Homogeneous detection of cyanobacterial DNA via polymerase chain reaction

Aims:  To design a primer set enabling the identification through PCR of high‐quality DNA for routine and high‐throughput genomic screening of a diverse range of cyanobacteria. Methods and Results:  A codon‐equivalent multiple alignment of the phycocyanin alpha‐subunit coding sequence ( cpcA ) of 22 cyanobacteria was generated and analysed to produce a single degeneracy primer set with virtually uniform product size.

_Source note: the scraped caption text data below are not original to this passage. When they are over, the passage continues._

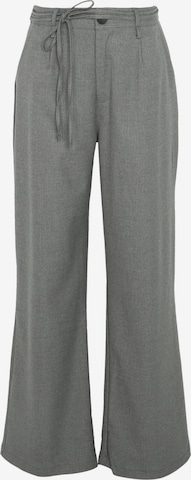 Cassis Loose fit Pleat-Front Pants in Grey: front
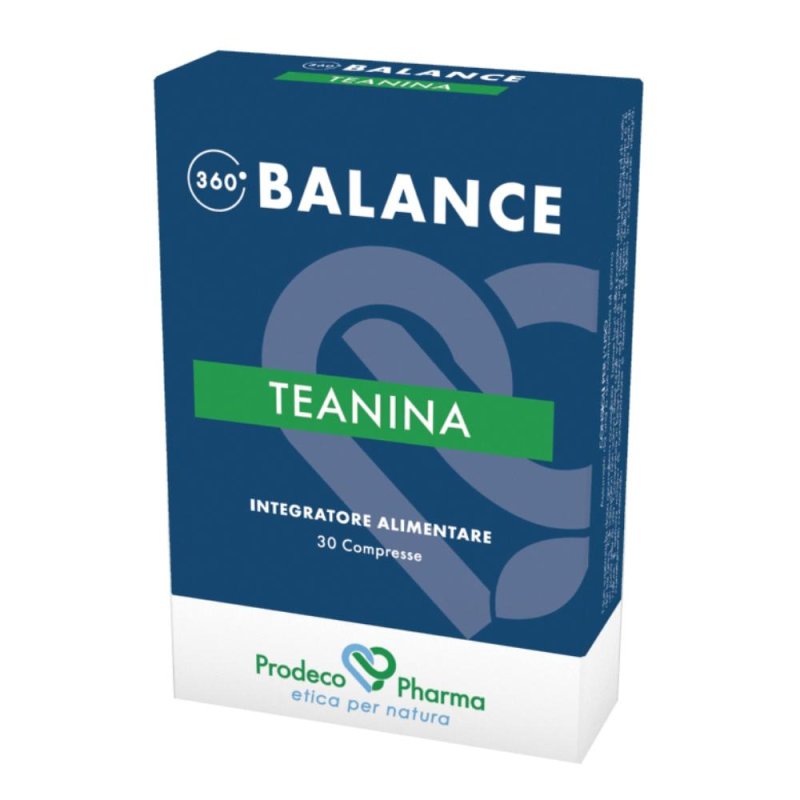 360 Balance Teanina 30 compresse - integratore di L-Teanina da tè verde per rilassamento ed equilibrio mentale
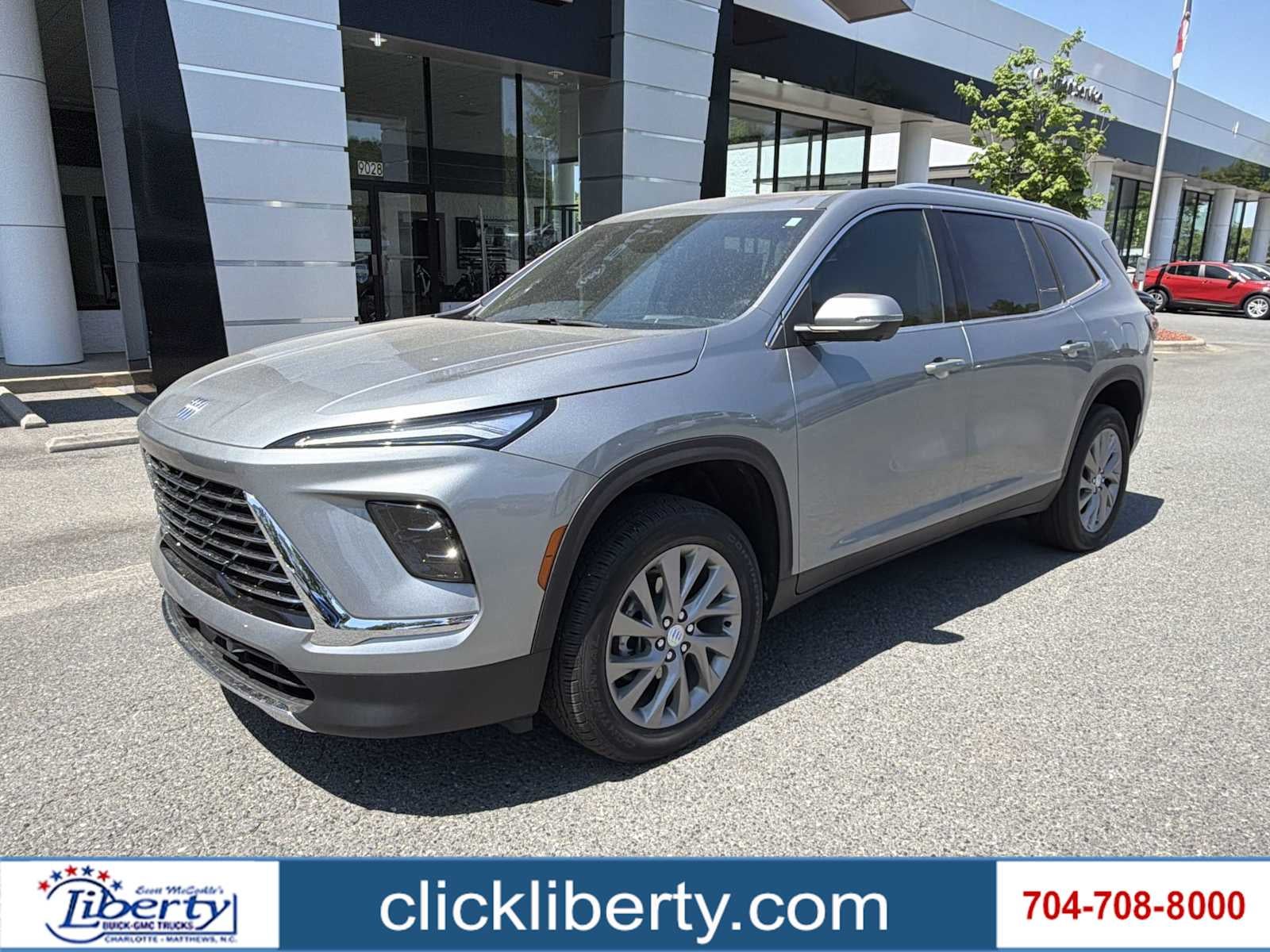 2026 Buick Enclave Preferred in Moonstone Gray Metallic — front three-quarter view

Also, an 18S ribosomal RNA detection set is proposed for rejecting false positives. The primer sets were tested against five diverse cyanobacteria, Chlorella vulgaris , Saccharomyces cerevisiae , and Escherichia coli . All five cyanobacteria showed positive amplification of cpcA product with homogeneous fragment length, and no products were observed for any other organism. Additionally, the only product formation observed for the 18S rRNA set was in C. vulgaris and S. cerevisiae . Conclusions:  The newly proposed primer set served as effective check primers for cyanobacteria. Cyanobacteria gDNA had a positive, homogenous result, while other bacteria, eukaryotes and alga tested were negative. Significance and Impact of the Study:  These novel, broad‐spectrum primers will greatly increase the utility of PCR on newly discovered cyanobacterial species.